To this day, my mother still chats with Iris on the phone multiple times each week. Every time she hangs up the phone, she reminds me of the importance of people. Things are as transitory as they are temporary; they provide no permanent happiness. As fabulous as money can be; it provides no intrinsic joy. But people provide memories and memories last forever. Fantasia, for me, has always been about the people…the family…and the memories…
There is not a day that has passed in the past 50 years where this cute little engine-that-could business has not chugged forward fueled—in large part—on the blood sweat and tears of my mother. I rarely see her in her role as: CEO/president/chief cook and bottle washer at Fantasia. I do, however, get to see her in many of the other roles that she plays: mother/grandmother/friend. From my vantage point, I can say this without equivocation…this business is never more than a thought or two from the one she is having at any given moment. My mother loves this business, she loves the employees that work with her, she loves the clients that choose to patronize it and she revels in the immense happiness, success and memories that 50 years of Fantasia have seen facilitated.
It is often hard for me to see my mother as a super hero, especially when I have to show her how to operate the Comcast universal remote for the 17th time or explain the intricacies of how her internet access actually works. But folks, you must understand that she grew up in some of the most modest settings imaginable. And if you need help imagining, think a couple clicks outside of Little House on the Prairie. She has often told me of the time when her mother told her on the eve of her high school graduation: “you have to leave, there is nothing for you here.” And with literally no notion that opening one’s own business was nowhere near as difficult as running it successfully for 50 years, she did both…

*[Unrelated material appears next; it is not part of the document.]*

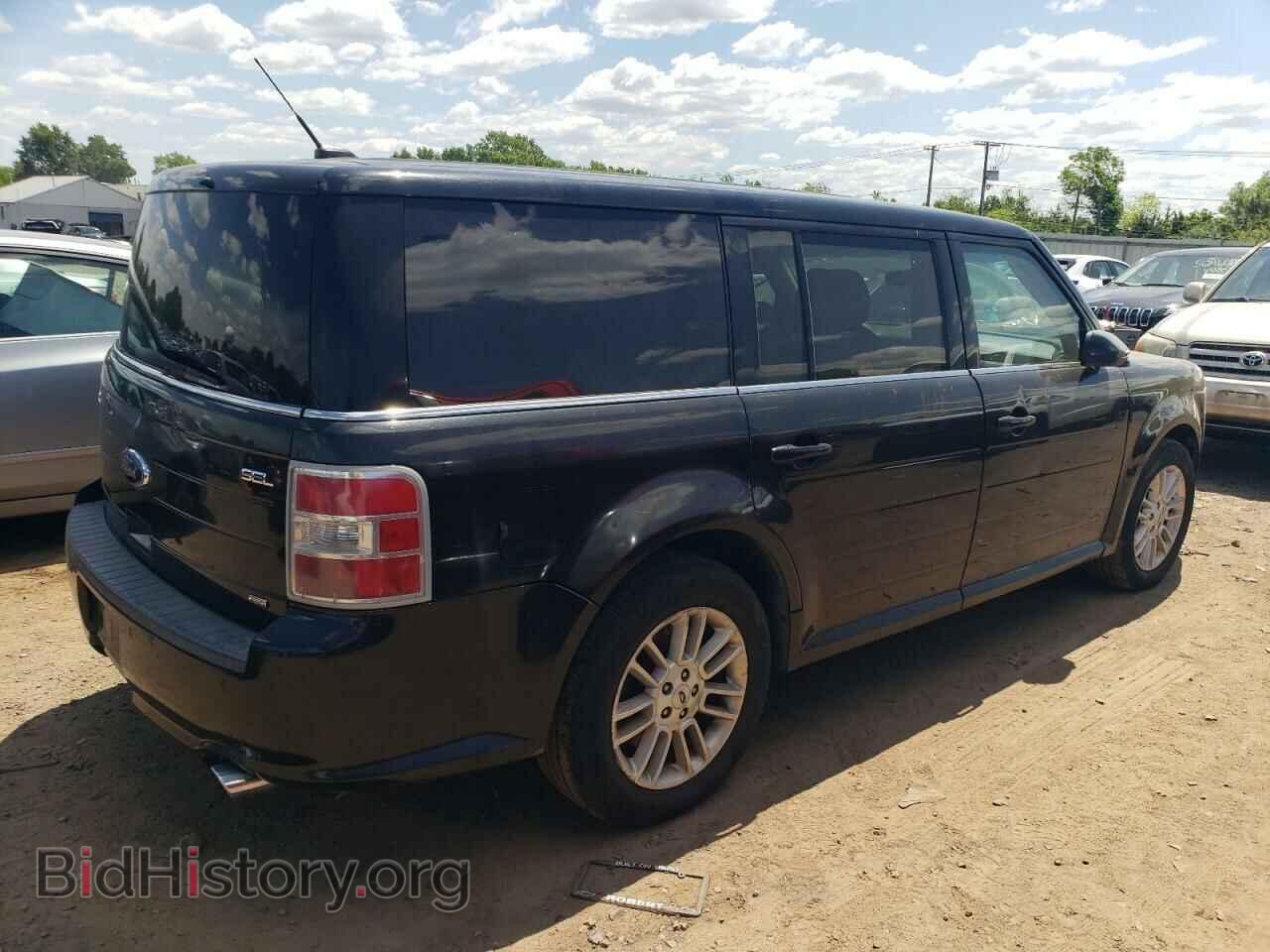 2014 FORD FLEX - VIN: 2FMHK6C88EBD04972 - Photo 3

I have often questioned the business decisions that have come to pass over the years. I remember thinking that when we were lugging the exercise machines into the basement of the building that I would be lugging them back out in a few months. I remember thinking that there was much too much clothing and accessories for sale at a place that was supposed to be a hair & nail salon. And I can’t tell you how many questionable coats of paint I have applied at “the shop” that I was positive I would be “refreshing” with a new color in 18 months or less. But the one thing I have nary had occasion to question was my mother’s passion for this business and for the people. For her, the focus was always right and true…the people have been and will always be the focus.
Grandma Ellen and Grandpa Harry would be so immensely proud of you on this day. For I feel that they always knew in some way that your destiny lie outside of the friendly confines of “the country”. And although at the time they could not have envisioned “the shop” as that destiny, it was truly your vision that brought it to life. And it is that same vision that moves it forward today. And so today we celebrate 50 years of that vision. Congratulations, Mom.